Yoldaş Andrey! Yoldaş Andrey'i kişisel olarak bir kez bile görmemiş olmama rağmen, bu ismi duymuştum. Bize, yeni MK görevlisi Yoldaş Andrey'in mükemmel bir örgütleyici, ajitatör ve propagandacı olduğunu, her tarafa girip çıkarak herkesle tanışmış olduğunu ve çoğu açıklığa kavuşturulmamış soruları cevaplandırdığını bildirmişlerdi...
İsset nehri barajından uzak olmayan bir yerde, refakatçim dikkatimi, sıradan görünümlü, oldukça genç bir adamın, bir delikanlının üzerine yöneltti. Genç adamın dış görünüşü, ilk bakışta göze batmıyordu: Orta boylu, ince ve dik duruşluydu. Sık, dalgalı siyah saçı, hafifçe arkaya itilmiş şapkasının altından diken gibi dışarıya çıkıyordu. Cılız bir gövdeyi, sade, siyah bir Rus mintanı sarmalıyordu. Ceket omuza atılmıştı, sakin görünümlü gövdeden delikanlı coşkunluk fışkırıyordu. Giymiş olduğu herşey eski, ama temiz ve tertipliydi.
Genel izlenim iyiydi. Ama o ne kadar da gençti! Çokça konuşulan Yoldaş Andrey bu muydu? Refakatçime soru dolu gözlerle baktım. Sessiz ve ancak farkedilebilir bir şekilde başını büktü, kolumu bıraktı, adımlarını yavaşlattı ve geri kaldı...

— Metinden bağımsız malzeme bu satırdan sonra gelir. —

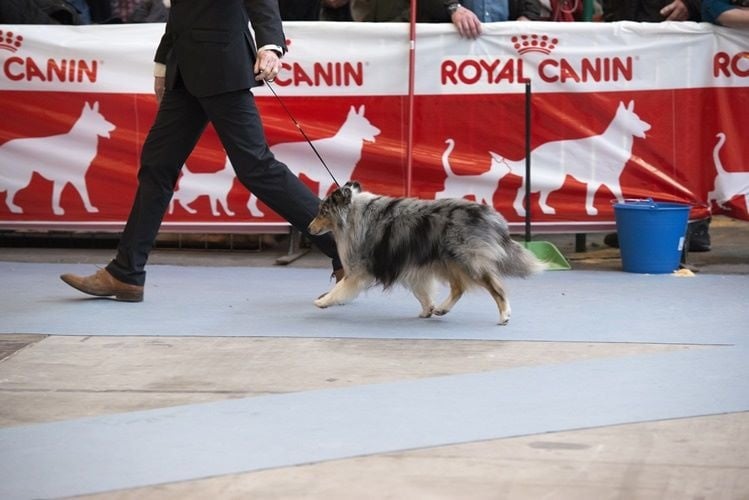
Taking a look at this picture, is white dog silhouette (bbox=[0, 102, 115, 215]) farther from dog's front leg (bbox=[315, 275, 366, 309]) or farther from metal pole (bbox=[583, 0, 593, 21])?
metal pole (bbox=[583, 0, 593, 21])

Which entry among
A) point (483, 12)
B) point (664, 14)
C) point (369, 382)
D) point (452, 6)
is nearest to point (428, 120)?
point (452, 6)

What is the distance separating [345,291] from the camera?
268 inches

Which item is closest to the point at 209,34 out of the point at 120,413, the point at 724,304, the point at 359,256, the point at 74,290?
the point at 359,256

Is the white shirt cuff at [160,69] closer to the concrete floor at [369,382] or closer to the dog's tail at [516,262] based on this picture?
the concrete floor at [369,382]

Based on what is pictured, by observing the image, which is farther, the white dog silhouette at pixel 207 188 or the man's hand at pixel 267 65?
the white dog silhouette at pixel 207 188

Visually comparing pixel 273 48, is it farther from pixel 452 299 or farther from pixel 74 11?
pixel 74 11

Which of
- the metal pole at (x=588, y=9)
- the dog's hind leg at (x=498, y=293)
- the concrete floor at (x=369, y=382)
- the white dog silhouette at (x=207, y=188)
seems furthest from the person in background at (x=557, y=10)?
the concrete floor at (x=369, y=382)

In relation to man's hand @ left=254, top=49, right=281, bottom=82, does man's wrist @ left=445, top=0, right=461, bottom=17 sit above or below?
above

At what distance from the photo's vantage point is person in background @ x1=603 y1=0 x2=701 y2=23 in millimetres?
8969

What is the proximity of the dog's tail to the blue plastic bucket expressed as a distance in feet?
5.29

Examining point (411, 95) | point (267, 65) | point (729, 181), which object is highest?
point (267, 65)

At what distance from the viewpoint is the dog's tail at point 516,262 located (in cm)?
668

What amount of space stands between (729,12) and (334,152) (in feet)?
8.57

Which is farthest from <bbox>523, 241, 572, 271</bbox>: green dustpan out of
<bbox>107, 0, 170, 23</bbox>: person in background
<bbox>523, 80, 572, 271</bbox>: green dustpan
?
<bbox>107, 0, 170, 23</bbox>: person in background
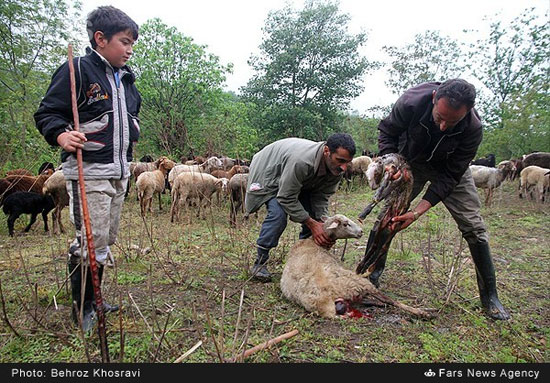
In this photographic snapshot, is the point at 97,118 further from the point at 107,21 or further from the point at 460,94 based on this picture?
the point at 460,94

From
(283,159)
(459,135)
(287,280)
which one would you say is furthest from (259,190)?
(459,135)

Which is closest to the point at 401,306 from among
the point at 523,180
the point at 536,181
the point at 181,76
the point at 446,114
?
the point at 446,114

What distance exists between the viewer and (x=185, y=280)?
4223mm

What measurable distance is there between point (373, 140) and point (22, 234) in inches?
716

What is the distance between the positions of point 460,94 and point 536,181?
37.6ft

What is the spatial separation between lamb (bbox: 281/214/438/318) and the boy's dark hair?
8.90 feet

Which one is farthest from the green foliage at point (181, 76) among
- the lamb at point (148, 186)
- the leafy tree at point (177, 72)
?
the lamb at point (148, 186)

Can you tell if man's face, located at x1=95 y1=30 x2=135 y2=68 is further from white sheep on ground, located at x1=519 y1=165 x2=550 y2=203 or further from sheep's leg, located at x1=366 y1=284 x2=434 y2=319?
white sheep on ground, located at x1=519 y1=165 x2=550 y2=203

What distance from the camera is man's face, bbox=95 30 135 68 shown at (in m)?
2.69

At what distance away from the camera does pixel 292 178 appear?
381 centimetres
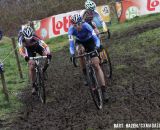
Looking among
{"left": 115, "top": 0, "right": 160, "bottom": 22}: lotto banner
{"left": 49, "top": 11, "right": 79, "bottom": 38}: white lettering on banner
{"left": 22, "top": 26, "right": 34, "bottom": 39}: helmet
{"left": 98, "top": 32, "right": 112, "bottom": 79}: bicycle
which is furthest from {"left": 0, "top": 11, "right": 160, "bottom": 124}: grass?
{"left": 115, "top": 0, "right": 160, "bottom": 22}: lotto banner

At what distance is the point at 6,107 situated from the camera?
13.1m

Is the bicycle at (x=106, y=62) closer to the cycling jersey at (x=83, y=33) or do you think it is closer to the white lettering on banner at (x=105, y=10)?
the cycling jersey at (x=83, y=33)

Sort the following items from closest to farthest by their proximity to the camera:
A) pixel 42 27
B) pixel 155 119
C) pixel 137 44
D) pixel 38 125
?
1. pixel 155 119
2. pixel 38 125
3. pixel 137 44
4. pixel 42 27

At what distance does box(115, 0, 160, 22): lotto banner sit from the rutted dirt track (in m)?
13.5

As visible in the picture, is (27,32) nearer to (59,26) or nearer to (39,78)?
(39,78)

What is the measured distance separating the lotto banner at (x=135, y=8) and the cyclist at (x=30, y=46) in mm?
16432

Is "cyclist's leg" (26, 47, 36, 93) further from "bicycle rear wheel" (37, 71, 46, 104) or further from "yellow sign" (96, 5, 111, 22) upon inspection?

Konuşmamız, sanki eskiden beri ve iyi tanıyormuşuz gibi canlı ve doğal oldu. Andrey'in sesi oldukça büyüleyici; derin ve yumuşak, bas bir sesti. Bu ses, önce, onun cılız gövdesine hiç de uymuyor gözüküyordu. Ama birkaç dakika sonra izlenimin tutarsızlığı kayboldu; evet, bu insan başka türlü konuşamazdı!